Increased signs of disagreement in Europe could damage confidence in Europe's ability to prevent sovereign debt woes from spreading to other countries, potentially pushing up yields on government debt. Standard & Poor's downgrade of Japan last month also has some investors questioning who will be next.


"The Japanese banking system is facing a number of external downside risks, including a possible global economic slowdown stemming from European sovereign debt problems, a possible slowdown in US growth, and a potential reversal of property boom in emerging markets, such as in China," Shinohara said at a seminar.

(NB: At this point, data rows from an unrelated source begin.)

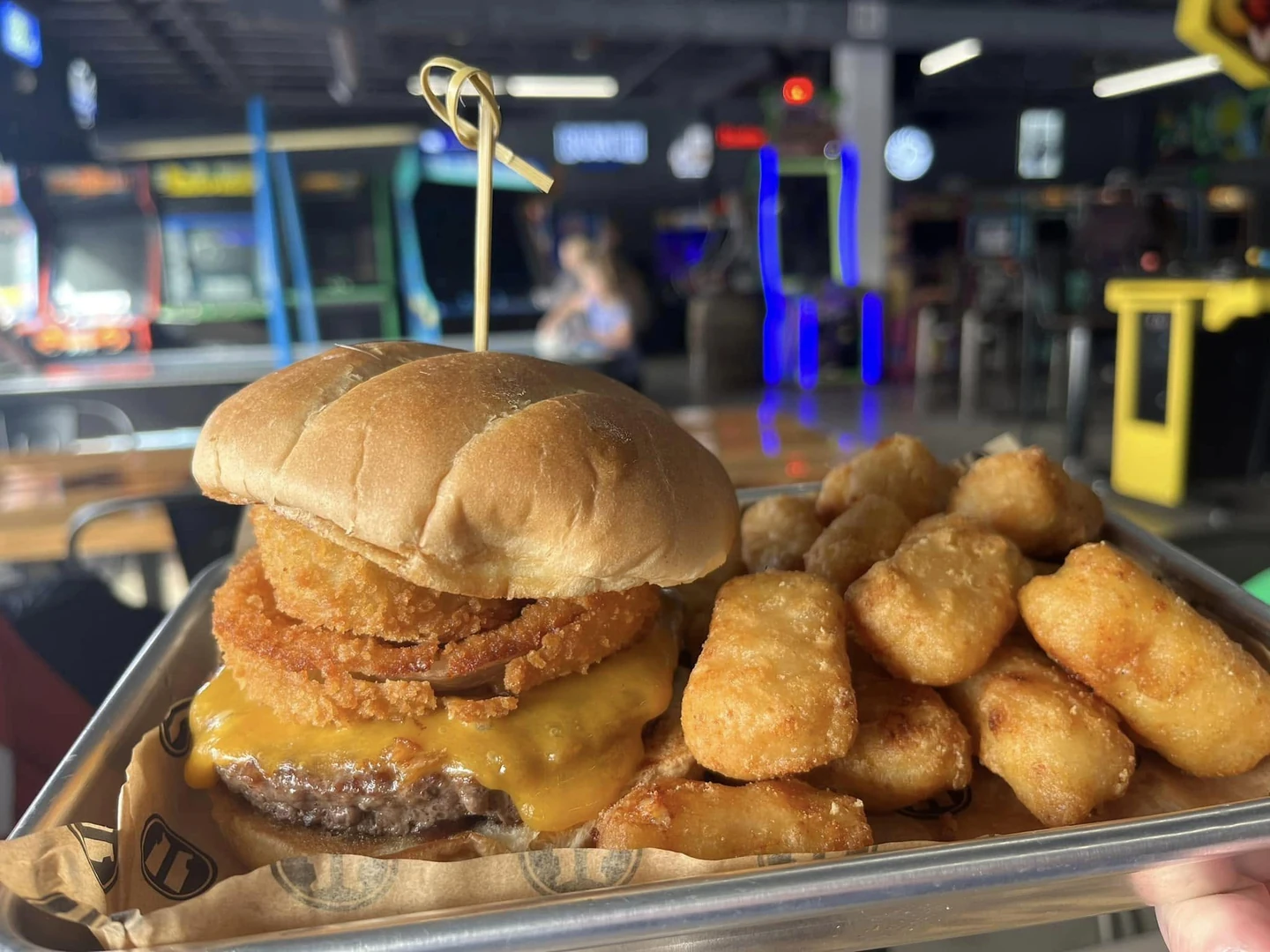 Cheeseburger with onion rings and golden fried sides at Arcade 11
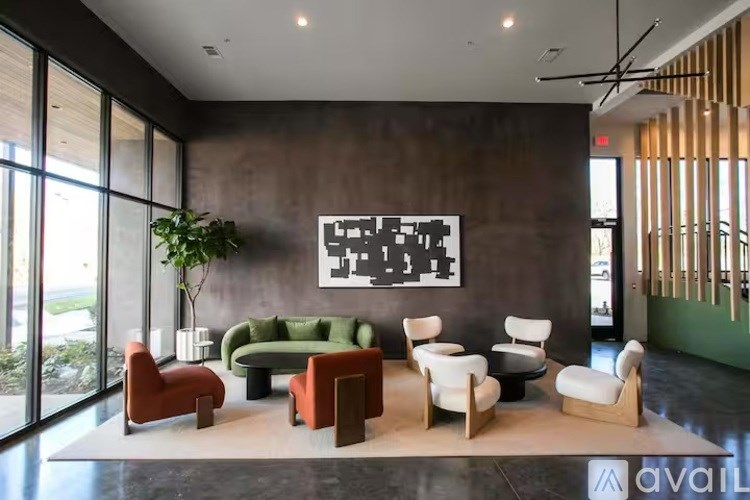 A room with a green couch and a painting on the wall.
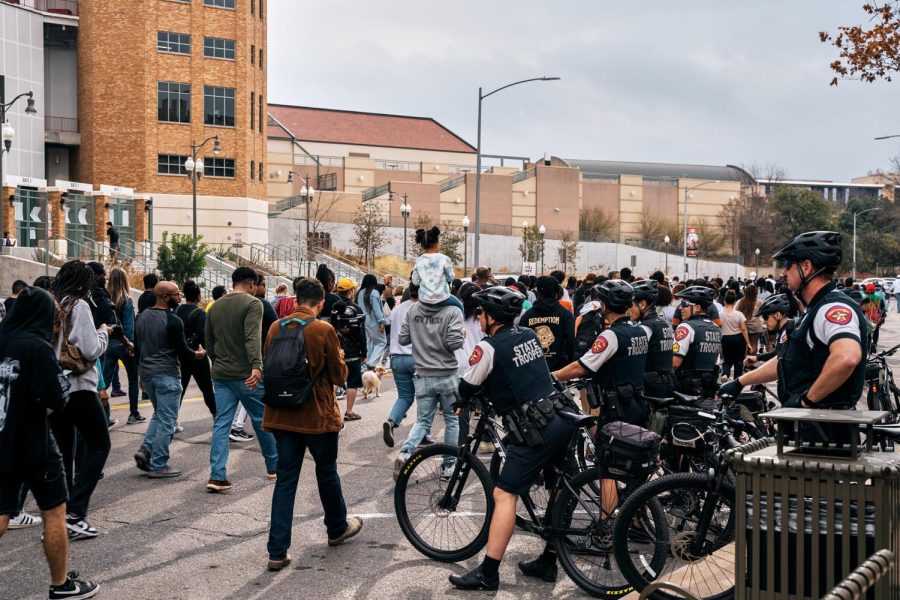 State troopers, mounted on their bicycles, observe the participants as they march on.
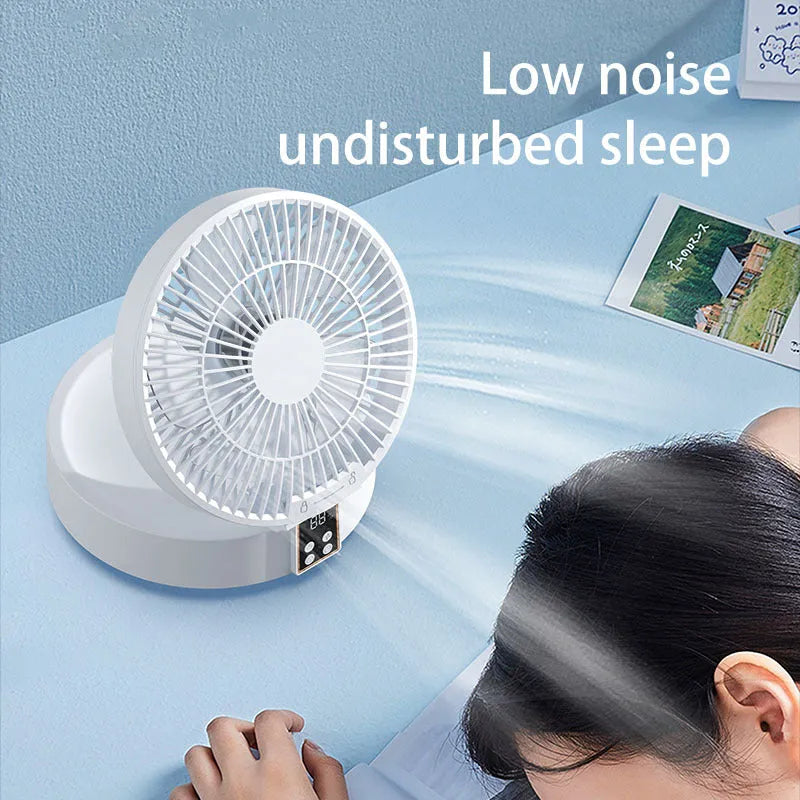 White portable folding fan with remote control on wooden desktop next to USB charging cable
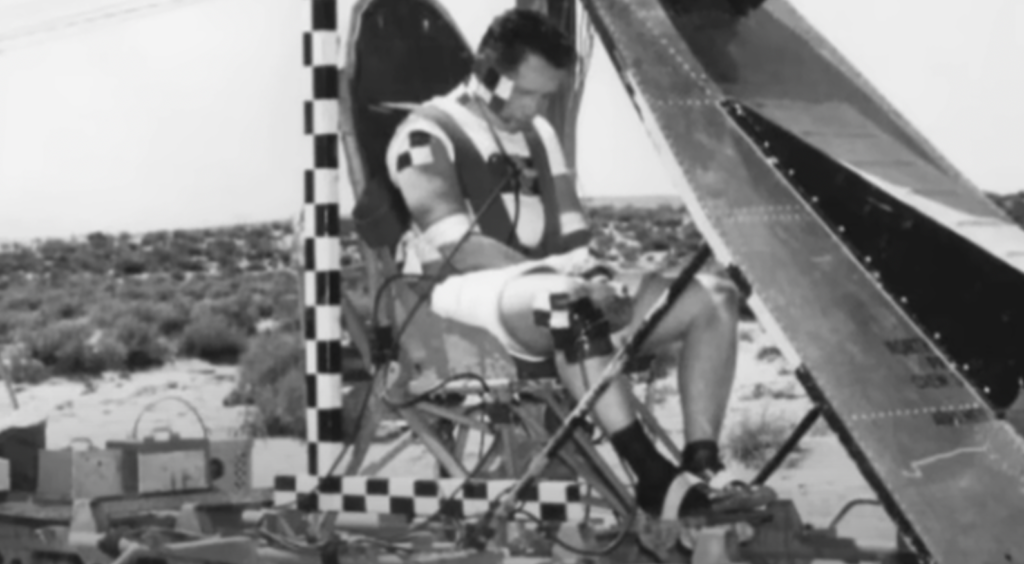 A man sits strapped to a testing machine, equipped with sensors and monitoring devices, in an open outdoor environment. The machinery features checkered patterns, and the man appears focused on an experiment or test, possibly related to aerodynamics or aviation.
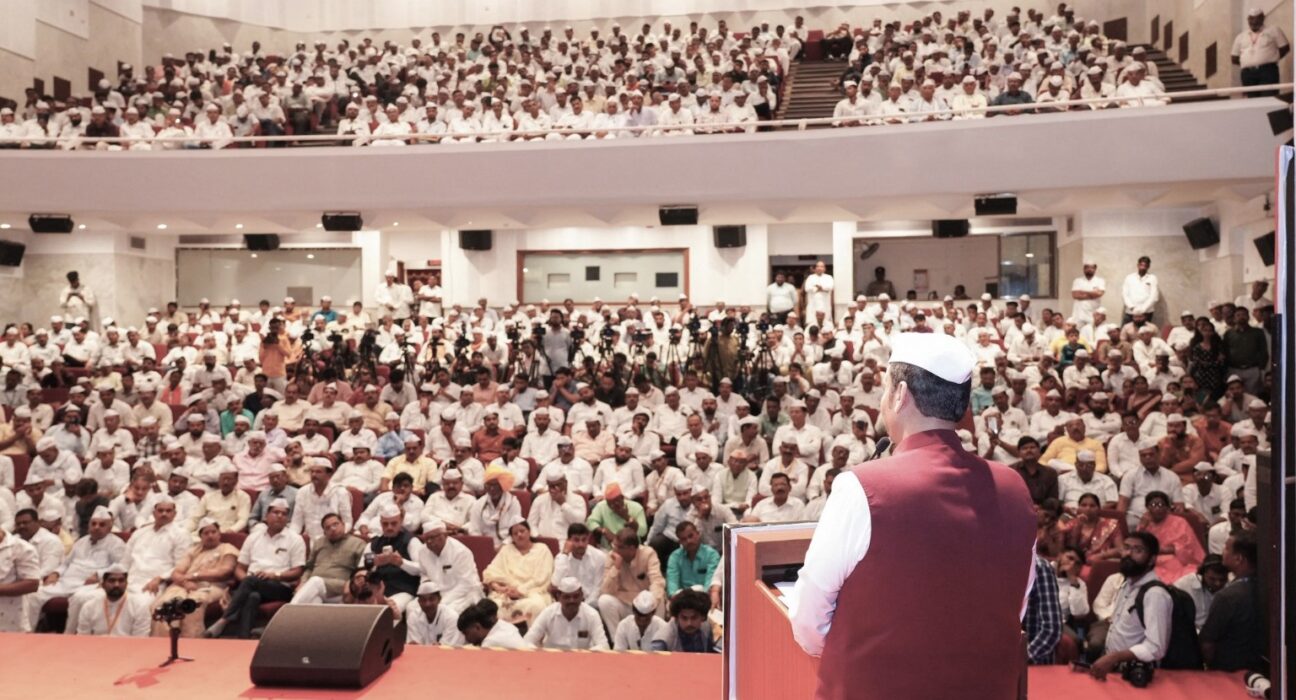 Chief Minister Devendra Fadnavis announcing the agricultural electricity bill waiver package at a farmers' gathering in Maharashtra.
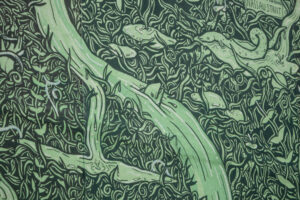 A close-up of an artwork detail on the Project billboard. The artwork shows a green and black drawing of water overflowing from Holy Wells. Fish and strange creatures are appearing from the water, surrounded by dense foliage. Nestled in the top right corner is a street sign for Sráid Thobar Phádraig/Nassau Street.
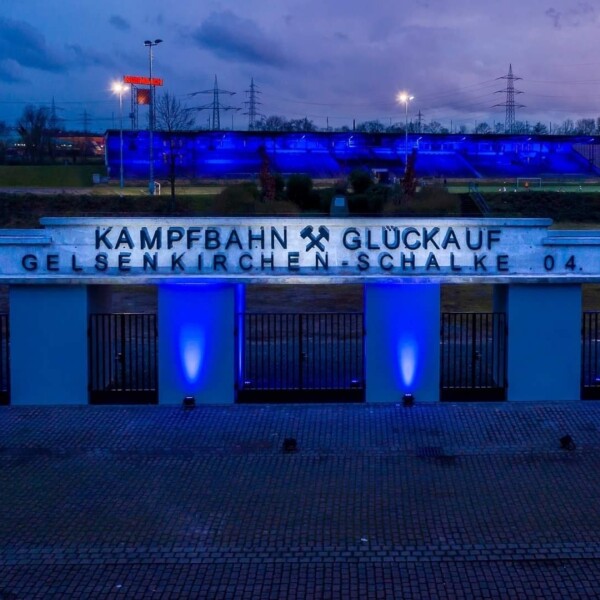 Das Eingangstor an der Kampfbahn Glückauf wird in der Dämmerung von vier Strahlern blau beleuchtet. Auch die Tribüne im Hintergrund ist in blaues Licht getaucht.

"Such external shocks could affect equity and foreign exchange markets, and could weigh heavily on Japan's economic growth prospects."


There is a strong chance the lending capacity of the European Financial Stability Facility, the euro zone bailout fund, will be increased. The nominal size is 440 billion euros (USD 600 billion), but because of a system of guarantees to secure a triple-A credit rating, the special purpose vehicle has an effective lending capacity of only around 250 billion euros.


However, smaller European countries have protested against a French and German proposal to write limits on government debt into national laws.


Moody's Investors Service is likely to provide a sobering assessment of the poor state of public finances in many countries at a briefing in Tokyo on February 9, but no action on ratings is expected.


Yields in many countries have been on the rise as the global economic recovery improves and inflationary pressure picks up.


Some investors worry that if yields start rising further due to worries about fiscal discipline, borrowing costs would rise and growth would slow in many debt-laden nations, making it harder to pay down debt.